There is again a huge difference in the way education is imparted in the public and private spheres though education in general is governed by the public sector with the central, state, and local levels.

Moreover, there is still a reminiscent of the past lingering. There are separate schools for boys and girls! This is ongoing despite initiatives like the Sarva Shiksha Abhiyan, which seeks the universalization of elementary education.

While there is slip between the cup and the lip with government initiatives, there are trends that are bound to change the way Indians would be educated.

  1. Education with technology: With the advent of iPads, ePads, Touch pads and many other applications on smartphones, education is moving the “E” way. This is opted more by younger generations and also has captured the imagination of a rural education with no need for infrastructure. Hence digital learning, E learning. It is far from competing with the regular methods, but is fast growing as a viable aid and alternative.
  2. Shift in teaching methodologies: More and more schools and colleges prefer to use interactive learning aids to enhance the learning experience of students. This trend has caught up in the metros with digital screens, computer labs, and the usage of internet, while the idea is still nascent in terms of rural education. There were a few instances of state governments providing tablets to students, but the results are not encouraging.
  3. Skewed seats to admissions ratios. There is a duality in this ratio that tends to be a pointer towards the performance of higher education in India. While there is high competition and low number of seats in top institutes of engineering and medical colleges, 35% of seats go vacant in managerial and engineering colleges (private). This is seen especially in admissions in B Tech. The reasons vary from lesser enrolments in higher education to the standard of the college.
  4. Gap in education when compared to global universities. This is something that has to be worked out immediately. Not a single Indian university features in global top tens taking into consideration the edifice of the entity called Indian education. The sole reason for this is the lack of research based approach in our universities and the lack of intellectual environment as quoted by Prof Ramamurthy Natarajan ex-chairman of AICTE.
  5. Examination and evaluation system. There have been some changes in this aspect, but by and large a lot has to be done to address the maladies of this system.

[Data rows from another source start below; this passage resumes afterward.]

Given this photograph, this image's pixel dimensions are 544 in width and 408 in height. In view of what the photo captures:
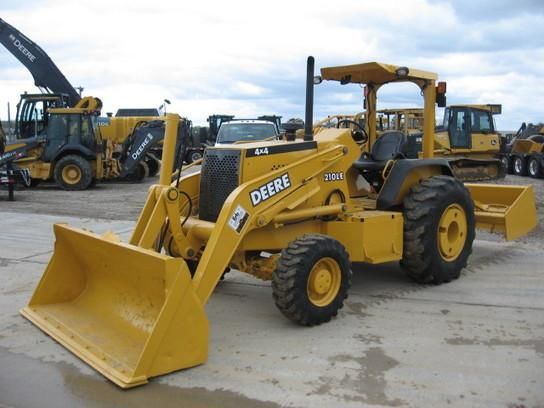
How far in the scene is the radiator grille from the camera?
534 centimetres

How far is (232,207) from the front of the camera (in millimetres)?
4750

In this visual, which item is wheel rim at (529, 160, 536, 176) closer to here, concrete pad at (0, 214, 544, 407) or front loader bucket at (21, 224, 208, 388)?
concrete pad at (0, 214, 544, 407)

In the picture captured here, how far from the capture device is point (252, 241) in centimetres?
532

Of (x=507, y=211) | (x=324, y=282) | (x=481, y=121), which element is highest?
(x=481, y=121)

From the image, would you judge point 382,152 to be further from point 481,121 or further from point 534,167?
point 534,167

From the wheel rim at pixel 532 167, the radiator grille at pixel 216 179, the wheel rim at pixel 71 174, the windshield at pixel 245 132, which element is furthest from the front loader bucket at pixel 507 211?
the wheel rim at pixel 532 167

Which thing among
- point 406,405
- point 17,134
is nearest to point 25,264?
point 406,405

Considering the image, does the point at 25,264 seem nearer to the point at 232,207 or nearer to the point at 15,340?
the point at 15,340

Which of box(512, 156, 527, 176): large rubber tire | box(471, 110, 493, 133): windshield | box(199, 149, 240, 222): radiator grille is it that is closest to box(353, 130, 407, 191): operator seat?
box(199, 149, 240, 222): radiator grille

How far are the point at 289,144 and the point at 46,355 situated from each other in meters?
2.71

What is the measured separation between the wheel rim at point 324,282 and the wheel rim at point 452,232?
5.58 ft

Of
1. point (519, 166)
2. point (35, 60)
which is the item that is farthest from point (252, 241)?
point (519, 166)

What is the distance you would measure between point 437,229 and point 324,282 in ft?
5.87

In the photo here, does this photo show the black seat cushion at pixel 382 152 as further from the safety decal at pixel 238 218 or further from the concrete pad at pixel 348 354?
the safety decal at pixel 238 218
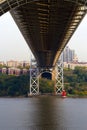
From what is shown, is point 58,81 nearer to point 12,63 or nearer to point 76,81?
point 76,81

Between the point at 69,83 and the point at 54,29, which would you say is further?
the point at 69,83

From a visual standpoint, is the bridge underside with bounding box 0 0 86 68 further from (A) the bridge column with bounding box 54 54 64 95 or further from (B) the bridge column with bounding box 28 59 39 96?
(B) the bridge column with bounding box 28 59 39 96

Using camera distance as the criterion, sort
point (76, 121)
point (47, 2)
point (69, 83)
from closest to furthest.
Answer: point (47, 2)
point (76, 121)
point (69, 83)

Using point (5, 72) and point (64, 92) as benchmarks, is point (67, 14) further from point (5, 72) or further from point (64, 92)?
point (5, 72)

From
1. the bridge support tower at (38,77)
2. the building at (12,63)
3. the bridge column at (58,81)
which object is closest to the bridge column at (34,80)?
the bridge support tower at (38,77)

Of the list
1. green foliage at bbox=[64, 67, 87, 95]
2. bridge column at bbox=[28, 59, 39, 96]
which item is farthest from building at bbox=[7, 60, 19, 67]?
bridge column at bbox=[28, 59, 39, 96]

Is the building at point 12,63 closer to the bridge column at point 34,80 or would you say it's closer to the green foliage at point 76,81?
the green foliage at point 76,81

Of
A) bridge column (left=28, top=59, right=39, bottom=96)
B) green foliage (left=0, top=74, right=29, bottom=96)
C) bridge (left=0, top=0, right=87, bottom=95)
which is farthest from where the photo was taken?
green foliage (left=0, top=74, right=29, bottom=96)

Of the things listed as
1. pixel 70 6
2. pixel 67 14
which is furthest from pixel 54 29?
pixel 70 6
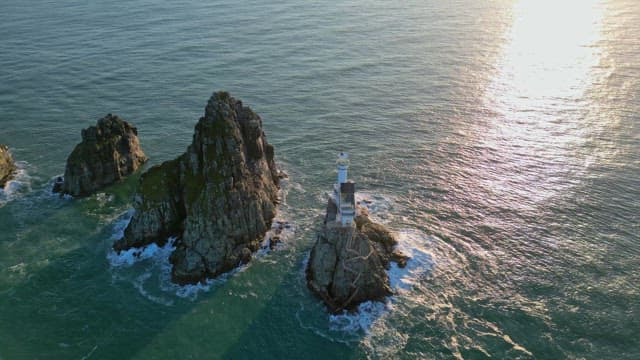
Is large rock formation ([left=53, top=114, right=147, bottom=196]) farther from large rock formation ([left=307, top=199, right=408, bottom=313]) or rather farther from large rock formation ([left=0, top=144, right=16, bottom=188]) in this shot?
large rock formation ([left=307, top=199, right=408, bottom=313])

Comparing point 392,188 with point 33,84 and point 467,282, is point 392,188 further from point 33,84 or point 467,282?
point 33,84

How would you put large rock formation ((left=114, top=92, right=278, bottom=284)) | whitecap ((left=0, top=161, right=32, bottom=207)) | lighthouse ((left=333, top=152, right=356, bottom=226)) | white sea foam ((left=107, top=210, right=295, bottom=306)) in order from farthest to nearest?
whitecap ((left=0, top=161, right=32, bottom=207)), large rock formation ((left=114, top=92, right=278, bottom=284)), white sea foam ((left=107, top=210, right=295, bottom=306)), lighthouse ((left=333, top=152, right=356, bottom=226))

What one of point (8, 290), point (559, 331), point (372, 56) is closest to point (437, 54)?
point (372, 56)

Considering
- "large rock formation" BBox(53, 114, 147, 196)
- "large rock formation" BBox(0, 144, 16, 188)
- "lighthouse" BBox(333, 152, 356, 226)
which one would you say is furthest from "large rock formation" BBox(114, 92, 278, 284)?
"large rock formation" BBox(0, 144, 16, 188)

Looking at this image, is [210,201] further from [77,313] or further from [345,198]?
[77,313]

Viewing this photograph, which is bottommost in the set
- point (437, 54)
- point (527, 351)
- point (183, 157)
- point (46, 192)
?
point (527, 351)

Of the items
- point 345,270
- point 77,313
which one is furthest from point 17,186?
point 345,270
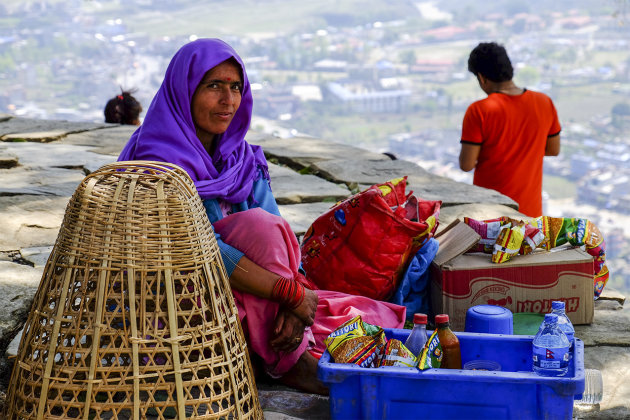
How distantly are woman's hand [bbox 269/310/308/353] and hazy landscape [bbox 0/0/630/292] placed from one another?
8495 mm

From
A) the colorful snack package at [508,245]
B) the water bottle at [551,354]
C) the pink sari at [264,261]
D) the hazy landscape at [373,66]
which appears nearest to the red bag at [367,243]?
the colorful snack package at [508,245]

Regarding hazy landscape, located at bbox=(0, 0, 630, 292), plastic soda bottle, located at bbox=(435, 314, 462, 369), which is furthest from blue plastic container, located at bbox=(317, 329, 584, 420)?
hazy landscape, located at bbox=(0, 0, 630, 292)

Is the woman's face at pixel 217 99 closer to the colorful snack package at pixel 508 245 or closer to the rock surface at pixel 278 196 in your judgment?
the rock surface at pixel 278 196

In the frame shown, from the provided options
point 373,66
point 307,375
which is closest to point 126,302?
point 307,375

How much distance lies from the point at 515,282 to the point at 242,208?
107 centimetres

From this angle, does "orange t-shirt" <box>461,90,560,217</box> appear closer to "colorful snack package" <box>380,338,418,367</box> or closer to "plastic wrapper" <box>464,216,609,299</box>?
"plastic wrapper" <box>464,216,609,299</box>

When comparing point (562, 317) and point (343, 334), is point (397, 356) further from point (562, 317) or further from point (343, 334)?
point (562, 317)

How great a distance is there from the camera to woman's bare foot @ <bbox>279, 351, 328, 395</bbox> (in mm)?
2295

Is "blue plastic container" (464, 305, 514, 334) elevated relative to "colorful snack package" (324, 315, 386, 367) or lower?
lower

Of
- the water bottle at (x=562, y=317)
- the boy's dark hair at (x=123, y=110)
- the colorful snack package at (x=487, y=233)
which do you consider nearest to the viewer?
the water bottle at (x=562, y=317)

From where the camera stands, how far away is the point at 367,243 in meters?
2.73

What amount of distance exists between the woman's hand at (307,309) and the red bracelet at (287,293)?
0.05 ft

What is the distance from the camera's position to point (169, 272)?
1726 mm

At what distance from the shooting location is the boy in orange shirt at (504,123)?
3.99 metres
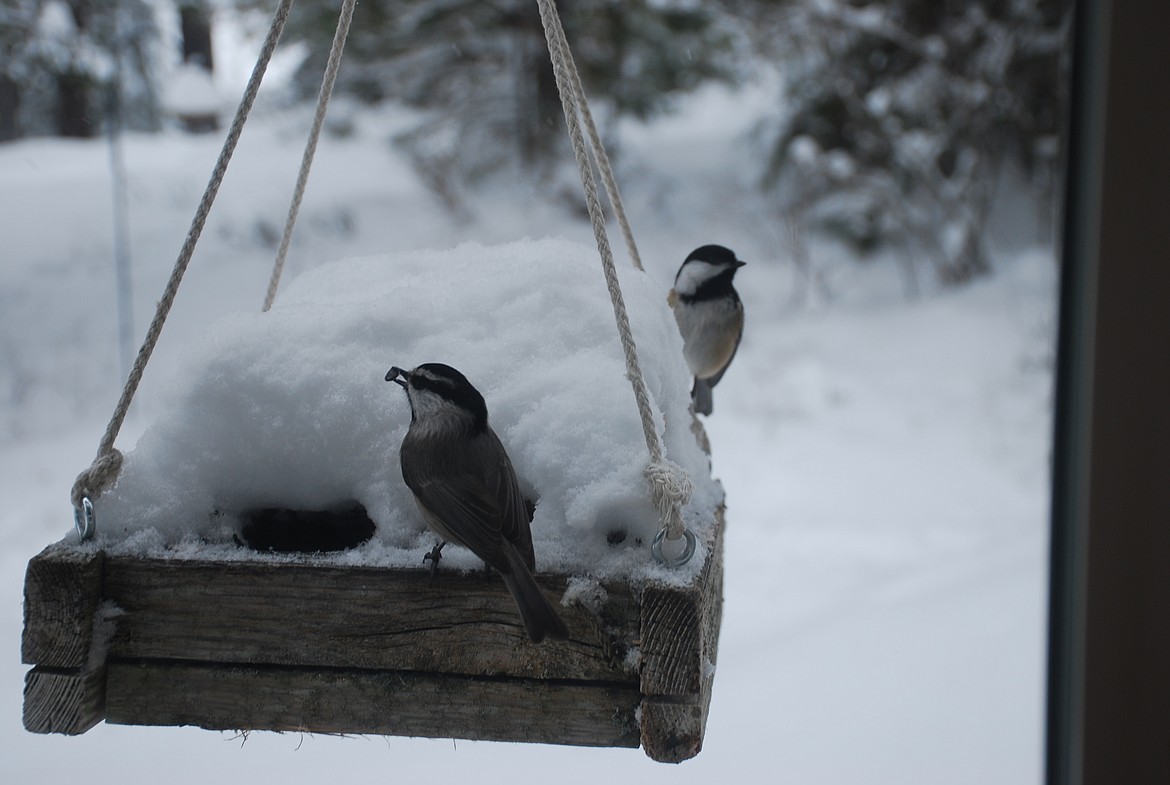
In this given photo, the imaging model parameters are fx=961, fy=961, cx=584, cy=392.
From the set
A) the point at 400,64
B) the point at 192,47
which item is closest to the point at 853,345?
the point at 400,64

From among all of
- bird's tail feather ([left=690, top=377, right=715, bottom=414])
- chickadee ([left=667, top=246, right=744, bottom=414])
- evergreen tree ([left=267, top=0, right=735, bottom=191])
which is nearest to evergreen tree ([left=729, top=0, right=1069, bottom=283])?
evergreen tree ([left=267, top=0, right=735, bottom=191])

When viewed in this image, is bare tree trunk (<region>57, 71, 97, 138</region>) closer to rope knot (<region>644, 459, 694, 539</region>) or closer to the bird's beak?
the bird's beak

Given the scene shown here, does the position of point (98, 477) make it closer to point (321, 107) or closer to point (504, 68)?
point (321, 107)

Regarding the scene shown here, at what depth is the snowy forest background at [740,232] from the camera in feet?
8.61

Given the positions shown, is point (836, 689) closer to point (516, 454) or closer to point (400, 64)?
point (516, 454)

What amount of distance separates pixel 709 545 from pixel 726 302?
1.82 feet

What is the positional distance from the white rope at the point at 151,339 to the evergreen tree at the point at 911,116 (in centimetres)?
496

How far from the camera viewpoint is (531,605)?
796mm

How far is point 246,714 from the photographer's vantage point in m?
0.89

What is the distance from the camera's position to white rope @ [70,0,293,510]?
2.92ft

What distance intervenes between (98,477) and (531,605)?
17.1 inches

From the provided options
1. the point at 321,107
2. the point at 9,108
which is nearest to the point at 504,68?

For example, we see top intermediate colleges vying with each other for ranks than the overall standard of education.
  6. Admission process. This is the most influential trend that seems to churn the system of education in India right now. The advent of internet has changed the way we look at admissions in schools and colleges. As against the traditional approach where a handful of administrative staff handle the entire process, there is a clear movement towards the digital sources. Many online educational portals have emerged and have done some good work being bridges between the institutions and the students. They have acted as the third party players who with their vast resources have made it possible to connect the students to the right institutes from preschools to postgraduate colleges in India.